Reference: Textbook §10.3.3 (IV variance formula), §10.4 (weak instruments); Prof. Notes Ch. 10, “§3.1 Properties of the New Estimators.”


Question 10

A researcher estimates the wage equation by IV/2SLS using \(L = 2\) instruments (MOTHEREDUC and FATHEREDUC) for \(B = 1\) endogenous variable (EDUC), with \(N = 428\). To test the validity of the surplus instrument, the IV residuals are regressed on all exogenous variables and both instruments.

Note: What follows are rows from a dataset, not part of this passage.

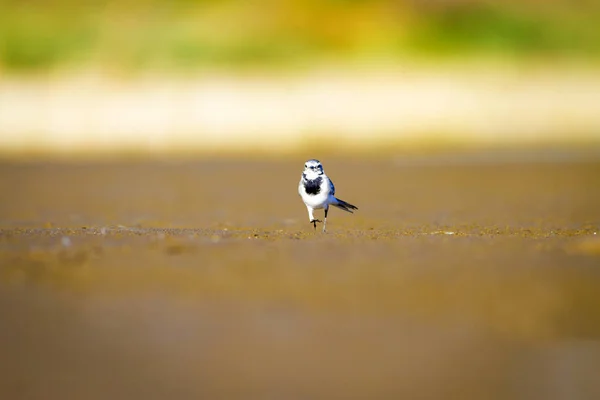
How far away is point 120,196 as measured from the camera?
44.4 ft

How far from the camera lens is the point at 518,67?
2983cm

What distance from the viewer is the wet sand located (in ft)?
15.1

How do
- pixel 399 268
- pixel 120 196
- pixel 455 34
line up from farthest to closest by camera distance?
pixel 455 34, pixel 120 196, pixel 399 268

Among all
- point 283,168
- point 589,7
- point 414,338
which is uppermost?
point 589,7

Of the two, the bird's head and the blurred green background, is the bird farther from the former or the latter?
the blurred green background

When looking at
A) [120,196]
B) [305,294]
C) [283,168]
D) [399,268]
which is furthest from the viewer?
[283,168]

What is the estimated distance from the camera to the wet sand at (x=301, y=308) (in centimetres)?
461

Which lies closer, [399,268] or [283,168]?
[399,268]

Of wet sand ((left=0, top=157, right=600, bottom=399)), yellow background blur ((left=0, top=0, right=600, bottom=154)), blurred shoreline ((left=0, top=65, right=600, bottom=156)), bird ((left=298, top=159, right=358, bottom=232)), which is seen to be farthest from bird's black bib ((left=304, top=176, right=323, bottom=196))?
yellow background blur ((left=0, top=0, right=600, bottom=154))

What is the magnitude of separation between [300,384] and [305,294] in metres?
1.47

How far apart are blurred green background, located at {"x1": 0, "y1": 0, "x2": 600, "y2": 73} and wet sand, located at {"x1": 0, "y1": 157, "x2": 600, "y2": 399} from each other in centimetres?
2007

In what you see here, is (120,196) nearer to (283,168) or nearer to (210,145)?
(283,168)

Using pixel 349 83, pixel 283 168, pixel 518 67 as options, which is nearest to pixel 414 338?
pixel 283 168

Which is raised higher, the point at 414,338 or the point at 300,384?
the point at 414,338
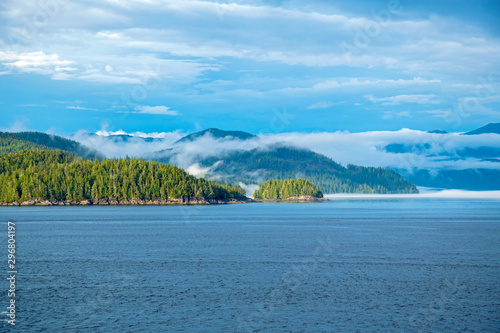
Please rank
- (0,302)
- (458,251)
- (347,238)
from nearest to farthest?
(0,302) < (458,251) < (347,238)

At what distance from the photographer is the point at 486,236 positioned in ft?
375

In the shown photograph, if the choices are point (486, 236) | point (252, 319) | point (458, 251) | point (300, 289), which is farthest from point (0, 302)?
point (486, 236)

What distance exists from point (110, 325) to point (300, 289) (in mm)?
21058

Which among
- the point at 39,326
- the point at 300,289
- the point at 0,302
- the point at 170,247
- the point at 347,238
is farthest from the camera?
the point at 347,238

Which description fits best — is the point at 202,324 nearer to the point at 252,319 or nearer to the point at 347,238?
the point at 252,319

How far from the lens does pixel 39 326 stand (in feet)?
135

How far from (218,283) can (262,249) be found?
32.0 metres

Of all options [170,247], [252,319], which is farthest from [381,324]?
[170,247]

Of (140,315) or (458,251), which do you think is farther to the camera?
(458,251)

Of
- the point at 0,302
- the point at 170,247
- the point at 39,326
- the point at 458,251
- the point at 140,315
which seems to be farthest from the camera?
the point at 170,247

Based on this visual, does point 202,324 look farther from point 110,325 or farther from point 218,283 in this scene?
point 218,283

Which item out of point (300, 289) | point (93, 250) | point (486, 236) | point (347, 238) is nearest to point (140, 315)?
point (300, 289)

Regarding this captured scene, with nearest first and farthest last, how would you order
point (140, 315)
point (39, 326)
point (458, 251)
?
point (39, 326) → point (140, 315) → point (458, 251)

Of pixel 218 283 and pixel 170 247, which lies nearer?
pixel 218 283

The \(R^2\) from this auxiliary regression is 0.0009.

What is the Sargan test statistic, what are the degrees of freedom, and what is the conclusion at the 5% level? (Use \(\chi^2_{1, 0.05} = 3.84\).)

  1. Test stat \(= 0.385\), \(df = 1\); fail to reject \(H_0\) — surplus instruments are valid
  2. Test stat \(= 0.385\), \(df = 2\); fail to reject \(H_0\) — surplus instruments are valid
  3. Test stat \(= 3.85\), \(df = 1\); reject \(H_0\) — at least one instrument is invalid
  4. Test stat \(= 0.0009\), \(df = 1\); fail to reject \(H_0\) — surplus instruments are valid

Correct Answer: (a)

The Sargan test for overidentifying restrictions:

  1. Test statistic: \(N \times R^2 = 428 \times 0.0009 = 0.385\)
  2. Degrees of freedom: \(L - B = 2 - 1 = 1\)
  3. Under \(H_0\): all surplus instruments are valid (\(\text{Cov}(z, e) = 0\))
  4. Compare: \(0.385 < 3.84 = \chi^2_{1, 0.05}\)
  5. Conclusion: fail to reject \(H_0\) — surplus instruments appear valid
  • Only surplus instruments (\(L - B\)) can be tested — the minimum required instruments cannot
  • Rejection means at least one instrument is correlated with the error term
  • The test statistic is not the \(R^2\) itself — it is \(N \times R^2\)

Reference: Textbook §10.5 (testing surplus moment conditions), §10B.1.3; Prof. Notes Ch. 10, “§4.4 A test of the validity of the surplus moment conditions.”